■ **TASKS TO COMPLETE**
1) From the market commentary, answer each question, please:
(a) How much did Nifty gain by the close, in points and in percent?
(b) What kind of candle did Nifty form for the second session in a row?
(c) By what percentage did INDIA VIX rise, and to what level?
2) Decide whether each statement agrees with the market commentary. Answer yes or no and quote the deciding words.
(a) The market gave up most of its gains in the afternoon session.
(b) Volatility fell during the day.
(c) Indian equities closed with gains after a strong overnight handover from the US markets.

[Start of EXCERPTED PASSAGE]

Following a strong overnight handover from the US markets, Indian equities extended their bounce and ended yet another day with gains. The market saw a positive start to the day, but pared most of the gains in the morning session. The momentum picked up again and the index spent the remaining part of the session recouping the lost gains.
Finally, Nifty managed to recover most of the gains and ended with net gain of 93.95 points, or 0.74 per cent.
From a technical perspective, the market is giving us chances, more than once, to protect profits at current levels. It was the second session in a row that Nifty formed a ‘Hanging Man’ kind of candle. Such a formation, if it comes following a substantial bounce, would be a warning sign for an impending corrective move.
Volatility rose, and this was reflected in INDIA VIX inching higher by 3.52 per cent to 19.8025. With the market moving in the uncharted territory in overbought zone and having completed all the technical price targets, Nifty now stands clearly vulnerable to strong bouts of profit taking.

[End of EXCERPTED PASSAGE]
[Start of RECORDS SHOWN]

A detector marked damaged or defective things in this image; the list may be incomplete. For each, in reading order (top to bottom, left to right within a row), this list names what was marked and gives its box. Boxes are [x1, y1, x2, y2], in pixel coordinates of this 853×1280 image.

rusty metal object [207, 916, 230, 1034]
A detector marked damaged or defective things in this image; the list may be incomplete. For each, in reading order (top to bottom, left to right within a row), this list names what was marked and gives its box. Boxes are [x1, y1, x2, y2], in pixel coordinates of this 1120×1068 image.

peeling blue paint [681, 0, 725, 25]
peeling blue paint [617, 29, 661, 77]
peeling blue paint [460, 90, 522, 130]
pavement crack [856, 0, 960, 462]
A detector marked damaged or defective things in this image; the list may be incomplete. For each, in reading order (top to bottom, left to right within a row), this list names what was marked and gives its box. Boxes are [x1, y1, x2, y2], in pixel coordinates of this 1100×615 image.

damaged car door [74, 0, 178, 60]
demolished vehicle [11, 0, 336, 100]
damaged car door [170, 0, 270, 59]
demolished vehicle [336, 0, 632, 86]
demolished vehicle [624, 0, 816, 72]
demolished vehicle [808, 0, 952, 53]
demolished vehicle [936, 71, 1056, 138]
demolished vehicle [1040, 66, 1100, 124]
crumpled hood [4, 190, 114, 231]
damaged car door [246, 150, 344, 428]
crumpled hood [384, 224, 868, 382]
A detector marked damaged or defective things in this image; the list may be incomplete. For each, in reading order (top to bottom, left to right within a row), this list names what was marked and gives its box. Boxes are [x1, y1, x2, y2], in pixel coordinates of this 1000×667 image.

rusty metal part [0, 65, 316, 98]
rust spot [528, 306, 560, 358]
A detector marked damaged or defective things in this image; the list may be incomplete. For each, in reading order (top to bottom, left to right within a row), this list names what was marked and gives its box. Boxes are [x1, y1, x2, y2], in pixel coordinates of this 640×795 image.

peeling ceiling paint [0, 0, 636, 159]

[End of RECORDS SHOWN]

■ **EXPECTED RESULTS**
1)
(a) 93.95 points, or 0.74 per cent.
(b) A ‘Hanging Man’ kind of candle.
(c) 3.52 per cent, to 19.8025.

2)
(a) No: "pared most of the gains in the morning session"
(b) No: "Volatility rose"
(c) Yes: "Following a strong overnight handover from the US markets, Indian equities extended their bounce and ended yet another day with gains."